Ce sont des expulsions qui ne disent pas leur nom : personne, côté américain, ne les a prévenus qu’ils étaient renvoyés au Mexique. Déboussolés, certains ne comprennent pas ce qui leur arrive et ignorent même dans quel pays ils se trouvent.
"Ils nous ont fait monter dans un avion, ils nous ont dit qu’ils nous transféraient dans un autre centre aux Etats-Unis et que nous pourrions demander l’asile", témoigne Delmi, une jeune Salvadorienne qui craignait pour sa vie dans son pays.
J’ai demandé aux gardes s’ils nous expulsaient et ils m’ont assuré que ce n’était pas le cas
Elle vient de passer trois jours dans un centre de détention aux Etats-Unis avec sa fille de 5 ans. Toutes deux avaient traversé la frontière par le fleuve, le Rio Bravo. "J’ai demandé aux gardes s’ils nous expulsaient et ils m’ont assuré que ce n’était pas le cas, ils m’ont dit que personne ne serait expulsé au Mexique."
Ce jour-là, Delmi a suivi le groupe en toute confiance, s’apprêtant à plaider sa cause pour obtenir l’asile aux Etats-Unis. "Nous sommes arrivés au pont et ils nous ont dit de marcher. Alors nous avons marché, sans savoir. Tout à coup… ce fut très brutal, je ne pouvais pas y croire… J’ai vu le mur en contrebas, le mur qui sépare les deux pays". À ce moment-là, Delmi a compris. "Ils nous ont jetés de l’autre côté du mur", se désole-t-elle.

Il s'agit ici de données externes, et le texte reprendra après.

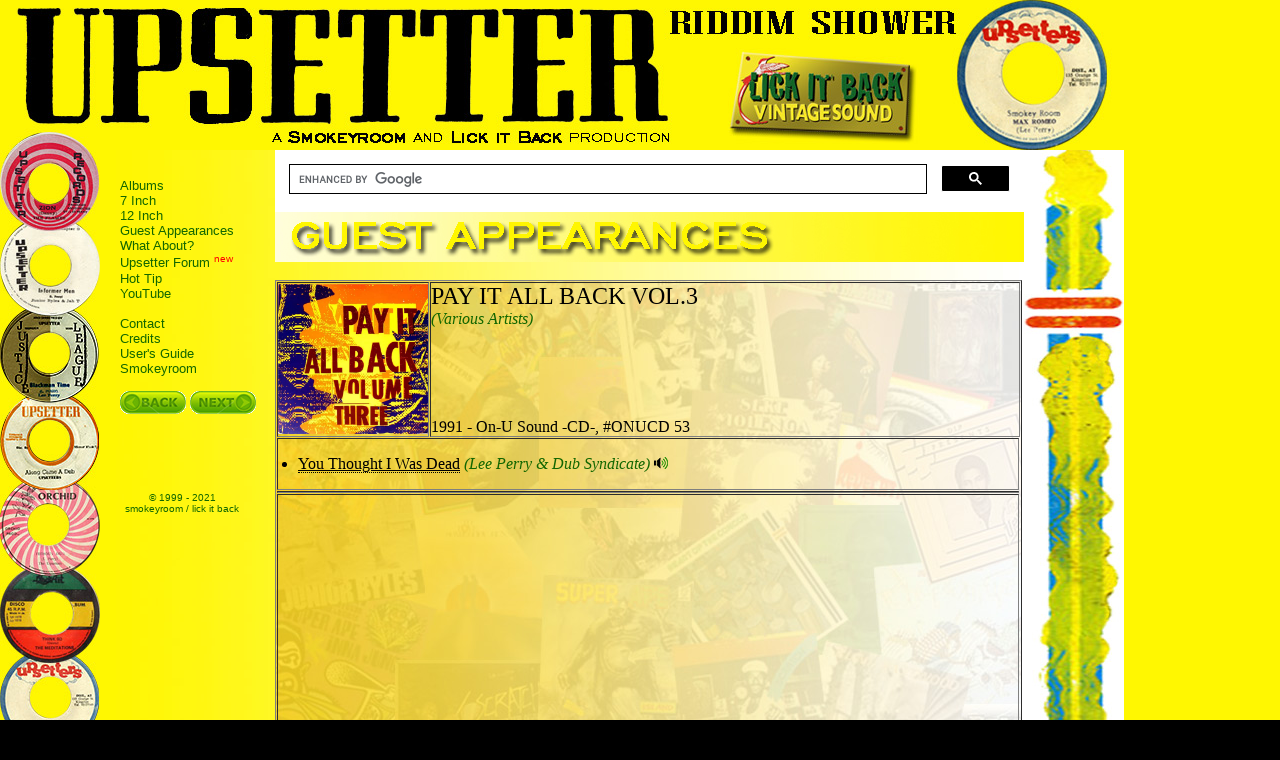

--- FILE ---
content_type: text/html
request_url: https://upsetter.smokeyroom.net/appearances/1991_payitallback3.htm
body_size: 2052
content:
<!DOCTYPE HTML PUBLIC "-//W3C//DTD HTML 4.01 Transitional//EN" "http://www.w3.org/TR/html4/loose.dtd">
<html xmlns="http://www.w3.org/1999/xhtml">

<head>
<meta http-equiv="Content-Type" content="text/html; charset=utf-8" />
<meta name="keywords" content="Lee Perry,Lee Scratch Perry,Smokeyroom,Smokey Room,Black Ark,Black Art,Justice League,Orchid,Upsetter Records,Upsetters,Riddim Shower,reggae,dub,discography">
<link rel="icon" type="image/gif" href="../favicon.gif" />
<link rel="stylesheet" type="text/css" href="../css_js/text.css" />
<link type="text/css" rel="stylesheet" href="../css_js/sidebar.css" media="screen" />
<title>Pay It All Back Volume 3</title>
<script type="text/javascript" src="../css_js/title-scroll.js"></script>
<script type="text/javascript" src="../css_js/sidebar.js"></script>
<script type="text/javascript" src="../css_js/jquery.js"></script>
<script type="text/javascript" src="../css_js/nhpup_1.1.js"></script>
<link rel="stylesheet" href="../css_js/jquery.css" type="text/css" media="screen">
<script type="text/javascript" src="../css_js/jquery_002.js"></script>
<script type="text/javascript" src="../css_js/fancybox.js"></script>
</head>

<body width="1124" style="background-image: url('../images/smokeyroom.jpg')">

<div id="wrap">
<table width="1124" border="0" cellspacing="0" cellpadding="0">
  <tr>
    <td width="1124" height="150" colspan="4"><img src="../images/upsetterslogo.jpg" width="1124" height="150" alt="UPsetter Riddim Shower" /></td>
  </tr>
  <tr>
    <td style="background-image: url('../images/banner-left.jpg'); width: 100px; height: 598px; border: 0px; background-repeat: repeat-y; padding-left:0px; vertical-align: top"></td>
<div>
    <td style="background-image: url('../images/nav_back.jpg'); width: 175px; height: 598px; border: 0px; background-repeat: repeat; padding-left:0px; vertical-align: top">
</div>
<ul id="content" class="sidebox" style="list-style: none;">
		 <li><br>
	</li><li><a class="ullink" href="../albums/index.htm">Albums</a><br>
	</li><li><a class="ullink" href="../07inch/index.htm">7 Inch</a><br>
	</li><li><a class="ullink" href="../12inch/index.htm">12 Inch</a><br>
	</li><li><a class="ullink" href="../appearances/index.htm">Guest Appearances</a><br>	</li><li><a class="ullink" href="../07inch/what_index.htm">What About?</a><br>
	</li><li><a class="ullink" href="https://upsetter.freeforums.net/" target="_blank">Upsetter Forum</a> <sup><font size="1" color="red">new</font></sup><br>
	</li><li><a class="ullink" href="../hottip/hottip.htm">Hot Tip</a><br>
</li><li><a class="ullink" href="../youtube.htm">YouTube</a><br>
    <br>
	</li><li><a class="ullink" href="../contact/contactform.htm">Contact</a><br>
	</li><li><a class="ullink" href="../credits.htm">Credits</a><br>
	</li><li><a class="ullink" href="../usersguide.htm">User's Guide</a><br>
	</li><li><a class="ullink" href="http://www.smokeyroom.net">Smokeyroom</a><br>
    <br>
	</li><li><a href="1990_classicselection2.htm"><img src="../images/button_back.gif"></a> <a href="1992_quietreggae.htm"><img src="../images/button_next.gif"></a>
    </li>
<center>
<br><br><br><br><br>
<font size="1" color="#136700">&copy 1999 - 2021<br>smokeyroom / lick it back</font>
</center>

</ul>
	</td>
<td width="749" valign="top" align="left" style="background-image: url('../images/bg-leeperry.jpg')" border="0">

<div class="gcse-search"></div>
<script async src="https://cse.google.com/cse.js?cx=f522a8aaaad81f282"></script>
</div>
<img src="../images/banner_guest.jpg" width="749" height="50" alt="" border="0">
<br>
<br>
<div style="width: 748px; padding:0px;">
<table width="747" border="1" cellspacing="1" cellpadding="0" background="../images/bg-albums.jpg">
  <tr>
    <td align="center" width="150" height="150">
<a class="fancybox" href="../images/label/lp_payitallback3.jpg"><img src="../images/label/lp_payitallback3.jpg" alt="Pay It All Back Vol.3" width="150" height="150"></a>
</td>
    <td colspan="2" width="470" valign="top">
<font size="5">PAY IT ALL BACK VOL.3</font><br>
<font color="#136700"><i>(Various Artists)</i></font><br>
<br>
<br>
<br>
<br>
<br>
1991 - On-U Sound -CD-, #ONUCD 53<br>
</td>
  </tr>

  <tr>
    <td colspan="2">
<ul>
		 <li><a class="dot" href="../riddimshower/youthoughtiwasdead.htm">You Thought I Was Dead</a> <font color="#136700"><i>(Lee Perry & Dub Syndicate)</i></font> <a href="http://youtu.be/xl3omixYUDU" target="_blank"><img src="../images/note.png"></a>
	</li>
</ul>
    </td>
  </tr>
  
  <tr>
    <td colspan="2">
<!--
<a class="dot" onmouseover="nhpup.popup($('#xxx1xxx').html(), {'width': 501});">
<a class="dot" onmouseover="nhpup.popup($('#xxx2xxx').html(), {'width': 501});">
-->
<div id="xxx1xxx" style="display:none;">
</div>
<div id="xxx2Bxxx" style="display:none;">
</div>
	</td>
  </tr>

  <tr>
    <td colspan="2">
<br><br><br><br><br><br><br><br><br><br><br><br><br><br><br>
</td>
</tr>
</table>
</div>
 
    <td style="background-image: url('../images/banner-right.jpg'); width: 100px; height: 598px; border: 0px; background-repeat: repeat-y; padding-left:0px; vertical-align: top">
    </td>

</table>
</div>

</body>

</html>

--- FILE ---
content_type: application/javascript
request_url: https://upsetter.smokeyroom.net/css_js/fancybox.js
body_size: 460
content:
$(function(){
$(document).ready(function() {
    $(".iframe").fancybox({
        type: 'iframe',
                    maxWidth: 749,
                    maxHeight:50,
    });
});                $(".fancybox").fancybox({
                    maxWidth: 500,
                    maxHeight:500,
                    afterShow: function(){
                        var $image = $('.fancybox-image');
                    },
                    beforeLoad: function(){
            var el, id = $(this.element).data('title-id');

            if (id) {
                el = $('#' + id);
            
                if (el.length) {
                    this.title = el.html();
                }}
                    },
                    beforeClose: function(){
                        var $image = $('.fancybox-image');
                    },
					prevEffect : 'fade',
					nextEffect : 'fade',
					afterLoad : function() {
					this.title = 'Image ' + (this.index + 1) + ' of ' + this.group.length + (this.title ? ' - ' + this.title : '');
					},
					helpers: {
					title: {
					type: 'inside'
					},
					thumbs: {
					width   : 50,
					height  : 50
					}
					}

                });
            })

Expulsions expéditives pour cause d’urgence sanitaire
"Ces méthodes nous laissent sans voix", critique Victor Flores, psychologue au sein de l’organisation catholique d’aide aux demandeurs d’asile Clinic. "Ils les expulsent en les trompant, en leur faisant croire qu’ils entament une procédure d’asile".
Les politiques d’expulsions des autorités américaines provoquent des scènes déchirantes côté mexicain. En majorité, ces Centraméricains affirment avoir fui leur pays pour échapper à la violence. Ils se sont empressés de traverser le Mexique, bercés par la fausse idée que Joe Biden avait "ouvert la frontière aux migrants".
Or, la pandémie de Covid-19 a érigé un nouveau mur sur la route des migrants. En effet, les Etats-Unis appliquent depuis mars 2020 une mesure exceptionnelle, le dénommé Title 42, qui permet de réaliser des expulsions expéditives pour cause d’urgence sanitaire, sans offrir aux personnes la possibilité de demander l’asile.